Aim — Print out the material that follows word for word.

Start of Exercise inputs

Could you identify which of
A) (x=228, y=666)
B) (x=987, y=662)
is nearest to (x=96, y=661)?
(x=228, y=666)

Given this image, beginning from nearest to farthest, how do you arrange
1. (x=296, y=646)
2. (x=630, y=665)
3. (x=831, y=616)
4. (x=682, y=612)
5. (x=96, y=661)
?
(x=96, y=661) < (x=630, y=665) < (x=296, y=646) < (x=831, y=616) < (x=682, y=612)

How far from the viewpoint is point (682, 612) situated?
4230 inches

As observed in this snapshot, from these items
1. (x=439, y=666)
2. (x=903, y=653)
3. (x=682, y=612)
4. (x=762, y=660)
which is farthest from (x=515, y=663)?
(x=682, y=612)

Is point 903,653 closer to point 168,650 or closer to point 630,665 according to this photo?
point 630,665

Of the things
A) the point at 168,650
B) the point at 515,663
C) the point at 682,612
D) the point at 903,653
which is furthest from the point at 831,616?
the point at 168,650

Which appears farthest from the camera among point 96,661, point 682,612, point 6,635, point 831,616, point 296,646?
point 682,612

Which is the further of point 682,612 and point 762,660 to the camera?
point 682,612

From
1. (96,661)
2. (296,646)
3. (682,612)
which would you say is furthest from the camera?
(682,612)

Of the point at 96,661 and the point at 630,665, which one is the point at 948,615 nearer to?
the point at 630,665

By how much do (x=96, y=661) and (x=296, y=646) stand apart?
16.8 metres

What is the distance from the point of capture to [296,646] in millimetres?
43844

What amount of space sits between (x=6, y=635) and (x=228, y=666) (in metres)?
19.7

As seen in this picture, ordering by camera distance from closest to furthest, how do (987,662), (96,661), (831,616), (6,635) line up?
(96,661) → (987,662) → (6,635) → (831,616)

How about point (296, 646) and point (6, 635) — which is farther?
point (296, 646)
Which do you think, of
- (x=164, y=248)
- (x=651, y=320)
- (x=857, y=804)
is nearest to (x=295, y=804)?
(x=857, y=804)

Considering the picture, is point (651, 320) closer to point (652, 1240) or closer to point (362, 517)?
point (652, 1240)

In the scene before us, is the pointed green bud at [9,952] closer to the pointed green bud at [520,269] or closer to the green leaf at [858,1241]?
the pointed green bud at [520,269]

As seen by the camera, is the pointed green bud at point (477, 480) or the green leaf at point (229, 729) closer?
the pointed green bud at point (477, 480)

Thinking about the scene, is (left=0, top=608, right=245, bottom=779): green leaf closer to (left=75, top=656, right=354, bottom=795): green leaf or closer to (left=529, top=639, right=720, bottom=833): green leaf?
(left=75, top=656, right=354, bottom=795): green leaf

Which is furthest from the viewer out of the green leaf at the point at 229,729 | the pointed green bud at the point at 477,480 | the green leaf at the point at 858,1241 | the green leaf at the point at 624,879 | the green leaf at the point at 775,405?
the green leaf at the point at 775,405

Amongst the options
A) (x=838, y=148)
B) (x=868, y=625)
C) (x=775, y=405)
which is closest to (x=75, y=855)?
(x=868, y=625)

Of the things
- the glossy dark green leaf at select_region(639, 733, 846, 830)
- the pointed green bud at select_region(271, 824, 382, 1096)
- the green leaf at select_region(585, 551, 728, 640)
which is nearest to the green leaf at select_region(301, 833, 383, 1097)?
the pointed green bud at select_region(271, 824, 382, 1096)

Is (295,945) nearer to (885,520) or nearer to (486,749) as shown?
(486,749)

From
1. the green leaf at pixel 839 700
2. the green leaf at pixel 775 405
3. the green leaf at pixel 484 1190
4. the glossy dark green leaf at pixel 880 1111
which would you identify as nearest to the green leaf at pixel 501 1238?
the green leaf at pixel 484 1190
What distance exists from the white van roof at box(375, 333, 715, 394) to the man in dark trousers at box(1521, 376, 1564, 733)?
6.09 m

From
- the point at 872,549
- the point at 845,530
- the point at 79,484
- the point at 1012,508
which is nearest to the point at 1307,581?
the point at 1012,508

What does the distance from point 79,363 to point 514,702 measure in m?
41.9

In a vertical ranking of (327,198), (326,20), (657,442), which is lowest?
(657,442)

End of Exercise inputs

Reply to the exercise —
Could you identify which of
A) (x=228, y=666)
B) (x=987, y=662)
is nearest to (x=96, y=661)?
(x=228, y=666)

Given this image, beginning from nearest to farthest, how do you arrange
1. (x=296, y=646)
2. (x=630, y=665)
3. (x=831, y=616)
4. (x=682, y=612)
5. (x=96, y=661)
?
(x=96, y=661) < (x=630, y=665) < (x=296, y=646) < (x=831, y=616) < (x=682, y=612)

How far from the viewpoint is point (682, 612) situated?
4230 inches

As observed in this snapshot, from these items
1. (x=439, y=666)
2. (x=903, y=653)
3. (x=682, y=612)
4. (x=762, y=660)
which is farthest from (x=515, y=663)?
(x=682, y=612)

Is point 903,653 closer to point 168,650 or closer to point 630,665 according to this photo?
point 630,665

Of the things
A) the point at 168,650
B) the point at 515,663
C) the point at 682,612
D) the point at 903,653
which is furthest from the point at 831,616?
the point at 168,650

Which appears farthest from the camera among point 96,661, point 682,612, point 6,635, point 831,616, point 296,646?
point 682,612

Which is the further of point 682,612 and point 762,660 to the camera?
point 682,612

From
1. (96,661)
2. (296,646)
3. (682,612)
which would you say is furthest from the camera?
(682,612)

Of the point at 96,661 and the point at 630,665, which one is the point at 948,615 nearer to?
the point at 630,665

By how much do (x=96, y=661) and (x=296, y=646) stand apart?
16.8 metres

What is the distance from the point of capture to [296,646] in millimetres?
43844

What amount of space sits between (x=6, y=635) and (x=228, y=666) (in metres)?
19.7

As seen in this picture, ordering by camera distance from closest to furthest, how do (987,662), (96,661), (831,616), (6,635) line up?
(96,661) → (987,662) → (6,635) → (831,616)

How about point (296, 646) and point (6, 635) — which is farther?
point (296, 646)
Which do you think, of
- (x=164, y=248)
- (x=651, y=320)
- (x=857, y=804)
is nearest to (x=295, y=804)?
(x=857, y=804)

Considering the picture, is point (651, 320) closer to point (652, 1240) or closer to point (362, 517)?
point (652, 1240)

In the scene before us, is the pointed green bud at [9,952] closer to the pointed green bud at [520,269] or closer to the green leaf at [858,1241]?
the pointed green bud at [520,269]

As seen by the camera, is the pointed green bud at point (477, 480) or the green leaf at point (229, 729) closer?
the pointed green bud at point (477, 480)

Thinking about the scene, is (left=0, top=608, right=245, bottom=779): green leaf closer to (left=75, top=656, right=354, bottom=795): green leaf or closer to (left=529, top=639, right=720, bottom=833): green leaf?
(left=75, top=656, right=354, bottom=795): green leaf

Which is furthest from the viewer out of the green leaf at the point at 229,729 | the pointed green bud at the point at 477,480 | the green leaf at the point at 858,1241 | the green leaf at the point at 624,879 | the green leaf at the point at 775,405?
the green leaf at the point at 775,405

Amongst the options
A) (x=838, y=148)
B) (x=868, y=625)
C) (x=775, y=405)
which is closest to (x=75, y=855)?
(x=868, y=625)

Of the things
- the glossy dark green leaf at select_region(639, 733, 846, 830)
- the pointed green bud at select_region(271, 824, 382, 1096)
- the green leaf at select_region(585, 551, 728, 640)
which is nearest to the green leaf at select_region(301, 833, 383, 1097)?
the pointed green bud at select_region(271, 824, 382, 1096)

Is (295,945) nearer to (885,520) or nearer to (486,749) as shown?
(486,749)

From
1. the green leaf at pixel 839 700
2. the green leaf at pixel 775 405
3. the green leaf at pixel 484 1190
4. the glossy dark green leaf at pixel 880 1111
which would you identify as nearest to the green leaf at pixel 501 1238?
the green leaf at pixel 484 1190
What distance exists from the white van roof at box(375, 333, 715, 394) to the man in dark trousers at box(1521, 376, 1564, 733)?
6.09 m

From
- the point at 872,549
- the point at 845,530
- the point at 79,484
- the point at 1012,508
which is nearest to the point at 1307,581?
the point at 1012,508

What does the distance from point 79,363 to point 514,702 measure in m?
41.9

In a vertical ranking of (327,198), (326,20), (657,442), which is lowest?
(657,442)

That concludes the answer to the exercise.